1. A spindle motor comprising:

a sleeve rotatably supporting a shaft;

a rotor coupled to the shaft and rotating together therewith; and

a base member fixedly coupled to the sleeve,

wherein the base member includes a plurality of penetration holes formed therein so as to penetrate therethrough, and

a magnetic material is inserted into at least one of the plurality of penetration holes, and non-magnetic materials are inserted into the remaining penetration holes.

2. The spindle motor of claim 1, wherein the base member is formed by plastically deforming a steel sheet.

3. The spindle motor of claim 1, wherein the penetration holes partially protrude from an upper surface of the base member.

4. The spindle motor of claim 1, wherein the rotor has a magnet mounted on an inner peripheral surface thereof, and

the magnetic material is disposed in a position corresponding to that of the magnet.

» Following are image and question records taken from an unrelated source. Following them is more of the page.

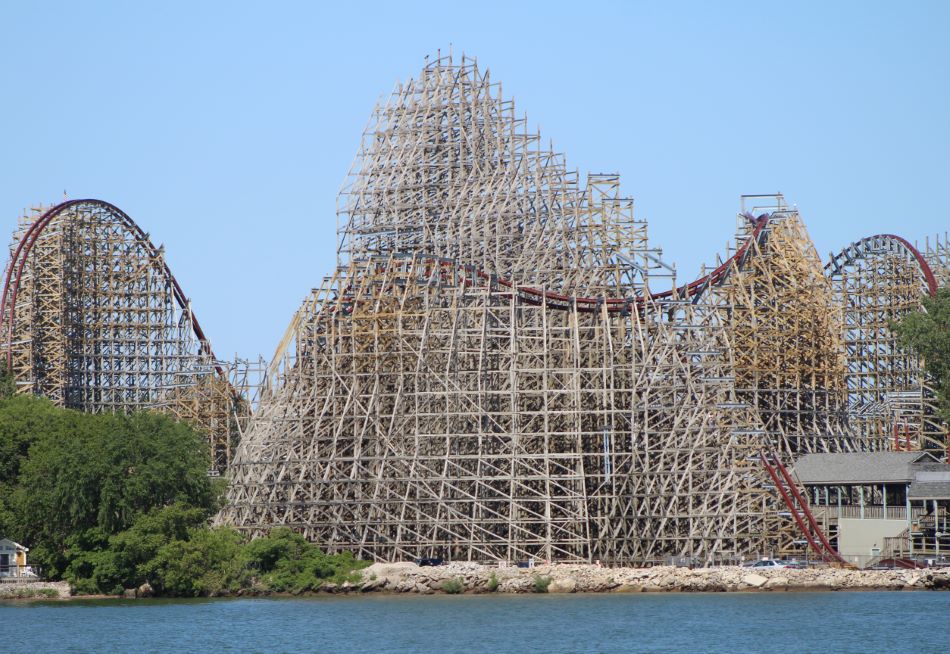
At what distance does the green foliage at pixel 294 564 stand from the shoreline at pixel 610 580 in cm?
102

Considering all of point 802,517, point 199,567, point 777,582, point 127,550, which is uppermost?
point 802,517

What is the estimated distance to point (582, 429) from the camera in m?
82.2

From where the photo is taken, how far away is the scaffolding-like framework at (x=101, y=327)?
326 ft

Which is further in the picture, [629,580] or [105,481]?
[105,481]

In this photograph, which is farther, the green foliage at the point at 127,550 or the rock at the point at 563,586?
the rock at the point at 563,586

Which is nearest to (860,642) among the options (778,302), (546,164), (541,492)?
(541,492)

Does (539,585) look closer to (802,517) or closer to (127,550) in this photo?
(802,517)

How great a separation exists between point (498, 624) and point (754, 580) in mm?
12741

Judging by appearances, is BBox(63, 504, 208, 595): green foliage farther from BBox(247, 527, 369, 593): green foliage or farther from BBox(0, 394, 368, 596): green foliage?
BBox(247, 527, 369, 593): green foliage

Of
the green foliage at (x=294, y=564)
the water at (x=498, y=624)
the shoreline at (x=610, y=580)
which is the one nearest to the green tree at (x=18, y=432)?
the shoreline at (x=610, y=580)

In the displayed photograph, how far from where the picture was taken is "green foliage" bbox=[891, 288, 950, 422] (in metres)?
85.3

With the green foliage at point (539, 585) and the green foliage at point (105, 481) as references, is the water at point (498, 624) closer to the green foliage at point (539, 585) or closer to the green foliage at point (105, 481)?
the green foliage at point (539, 585)

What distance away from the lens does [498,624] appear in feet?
215

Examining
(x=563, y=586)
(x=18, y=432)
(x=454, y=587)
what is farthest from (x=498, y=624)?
(x=18, y=432)
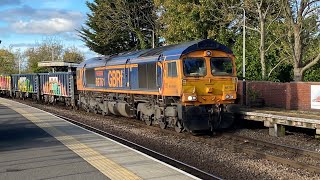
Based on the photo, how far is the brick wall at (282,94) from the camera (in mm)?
18141

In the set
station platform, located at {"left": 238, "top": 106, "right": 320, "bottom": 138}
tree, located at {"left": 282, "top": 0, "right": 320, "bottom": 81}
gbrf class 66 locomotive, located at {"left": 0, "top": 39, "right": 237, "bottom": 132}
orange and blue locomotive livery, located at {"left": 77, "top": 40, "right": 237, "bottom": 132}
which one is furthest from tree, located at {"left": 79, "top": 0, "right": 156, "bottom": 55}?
station platform, located at {"left": 238, "top": 106, "right": 320, "bottom": 138}

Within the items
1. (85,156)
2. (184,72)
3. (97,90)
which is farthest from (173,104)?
(97,90)

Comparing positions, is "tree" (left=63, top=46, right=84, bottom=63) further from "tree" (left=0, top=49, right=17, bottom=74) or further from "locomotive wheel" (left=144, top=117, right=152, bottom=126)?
"locomotive wheel" (left=144, top=117, right=152, bottom=126)

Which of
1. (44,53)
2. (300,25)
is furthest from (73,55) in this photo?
(300,25)

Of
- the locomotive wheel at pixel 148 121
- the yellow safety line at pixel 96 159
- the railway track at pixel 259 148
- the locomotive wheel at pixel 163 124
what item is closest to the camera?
the yellow safety line at pixel 96 159

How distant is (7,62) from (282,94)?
313ft

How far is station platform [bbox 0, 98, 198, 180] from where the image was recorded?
25.9ft

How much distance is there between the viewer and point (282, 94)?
64.4 ft

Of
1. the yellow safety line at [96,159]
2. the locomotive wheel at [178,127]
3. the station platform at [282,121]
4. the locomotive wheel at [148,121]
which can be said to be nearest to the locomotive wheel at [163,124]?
the locomotive wheel at [178,127]

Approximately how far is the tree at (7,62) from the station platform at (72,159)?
3671 inches

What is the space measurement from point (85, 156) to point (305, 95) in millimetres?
11682

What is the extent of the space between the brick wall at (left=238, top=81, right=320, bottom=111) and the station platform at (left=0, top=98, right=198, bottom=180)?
9627 millimetres

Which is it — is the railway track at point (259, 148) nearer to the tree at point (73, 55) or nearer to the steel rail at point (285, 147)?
the steel rail at point (285, 147)

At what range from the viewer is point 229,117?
50.6 feet
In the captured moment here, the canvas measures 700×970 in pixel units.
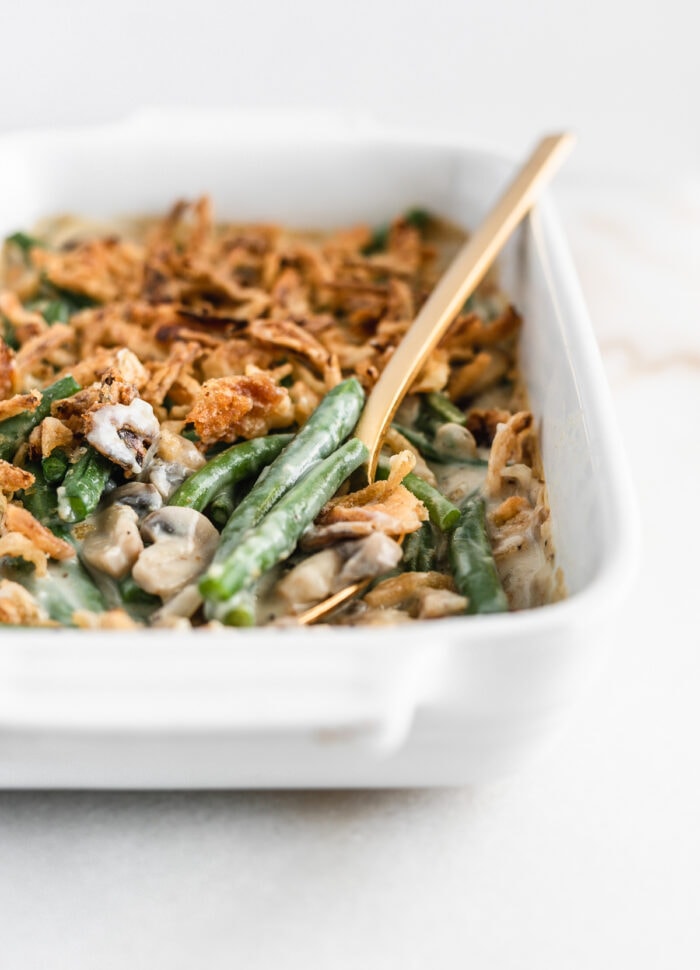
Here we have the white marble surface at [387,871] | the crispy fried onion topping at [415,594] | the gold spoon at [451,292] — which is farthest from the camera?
the gold spoon at [451,292]

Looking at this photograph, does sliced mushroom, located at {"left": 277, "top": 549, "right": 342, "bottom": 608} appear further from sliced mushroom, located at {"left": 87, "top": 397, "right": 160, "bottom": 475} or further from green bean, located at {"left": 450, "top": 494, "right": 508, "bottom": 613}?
sliced mushroom, located at {"left": 87, "top": 397, "right": 160, "bottom": 475}

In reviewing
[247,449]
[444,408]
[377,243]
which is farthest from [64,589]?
[377,243]

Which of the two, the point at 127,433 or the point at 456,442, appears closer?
the point at 127,433

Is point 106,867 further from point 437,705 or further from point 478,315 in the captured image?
point 478,315

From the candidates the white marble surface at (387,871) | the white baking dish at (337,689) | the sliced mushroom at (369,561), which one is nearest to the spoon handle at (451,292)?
the sliced mushroom at (369,561)

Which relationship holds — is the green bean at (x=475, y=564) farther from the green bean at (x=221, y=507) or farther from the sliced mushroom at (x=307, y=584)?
the green bean at (x=221, y=507)

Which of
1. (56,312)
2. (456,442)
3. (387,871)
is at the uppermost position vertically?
(456,442)

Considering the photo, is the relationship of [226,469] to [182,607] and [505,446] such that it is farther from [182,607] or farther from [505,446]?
[505,446]
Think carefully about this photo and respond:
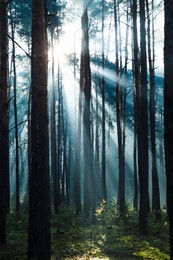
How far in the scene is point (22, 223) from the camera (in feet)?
47.2

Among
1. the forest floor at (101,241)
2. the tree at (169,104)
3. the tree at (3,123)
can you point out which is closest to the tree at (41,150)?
the forest floor at (101,241)

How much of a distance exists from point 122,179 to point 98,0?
10243 millimetres

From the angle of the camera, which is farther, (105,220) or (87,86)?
(87,86)

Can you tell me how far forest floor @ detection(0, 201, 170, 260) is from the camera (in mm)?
8250

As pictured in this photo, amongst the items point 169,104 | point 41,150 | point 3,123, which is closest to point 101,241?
point 3,123

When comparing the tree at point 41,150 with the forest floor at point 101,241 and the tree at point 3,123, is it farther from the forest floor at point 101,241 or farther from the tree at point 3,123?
the tree at point 3,123

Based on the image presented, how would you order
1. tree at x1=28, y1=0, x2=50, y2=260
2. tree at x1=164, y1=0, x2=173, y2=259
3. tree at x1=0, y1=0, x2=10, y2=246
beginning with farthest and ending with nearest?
tree at x1=0, y1=0, x2=10, y2=246 → tree at x1=28, y1=0, x2=50, y2=260 → tree at x1=164, y1=0, x2=173, y2=259

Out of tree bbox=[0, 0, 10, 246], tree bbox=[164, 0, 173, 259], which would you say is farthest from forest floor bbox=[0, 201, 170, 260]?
tree bbox=[164, 0, 173, 259]

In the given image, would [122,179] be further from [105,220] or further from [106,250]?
[106,250]

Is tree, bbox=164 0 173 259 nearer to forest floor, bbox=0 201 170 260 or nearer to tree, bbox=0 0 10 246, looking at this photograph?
forest floor, bbox=0 201 170 260

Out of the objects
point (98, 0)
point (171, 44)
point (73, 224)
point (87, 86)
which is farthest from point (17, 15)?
point (171, 44)

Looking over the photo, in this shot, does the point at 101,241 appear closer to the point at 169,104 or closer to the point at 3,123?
the point at 3,123

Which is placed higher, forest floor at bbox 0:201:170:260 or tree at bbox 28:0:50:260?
tree at bbox 28:0:50:260

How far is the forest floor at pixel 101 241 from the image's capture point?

5. The spindle motor of claim 1, wherein the magnetic material is disposed in a position corresponding to a portion of the rotor inclined in an upward axial direction.

6. A spindle motor comprising:

a sleeve rotatably supporting a shaft;

a rotor coupled to the shaft, rotating together therewith, and having a magnet mounted on an inner peripheral surface thereof; and

a base member fixedly coupled to the sleeve,

wherein the base member is provided with a magnetic material to generate asymmetric pulling force between the magnetic material and the magnet.

7. The spindle motor of claim 6, wherein the base member includes a plurality of insertion grooves formed therein, and the magnetic material is inserted into at least one of the plurality of insertion grooves.

8. The spindle motor of claim 7, wherein the insertion grooves are recessed from a lower surface of the base member toward an upper surface of the base member.

9. The spindle motor of claim 7, wherein non-magnetic materials are inserted into the insertion grooves other than the insertion groove into which the magnetic material is inserted among the plurality of insertion grooves.

10. The spindle motor of claim 6, wherein the magnetic material is disposed in a position corresponding to that of the magnet.

11. The spindle motor of claim 6, wherein the magnetic material is disposed in a position corresponding to a portion of the rotor inclined in an upward axial direction.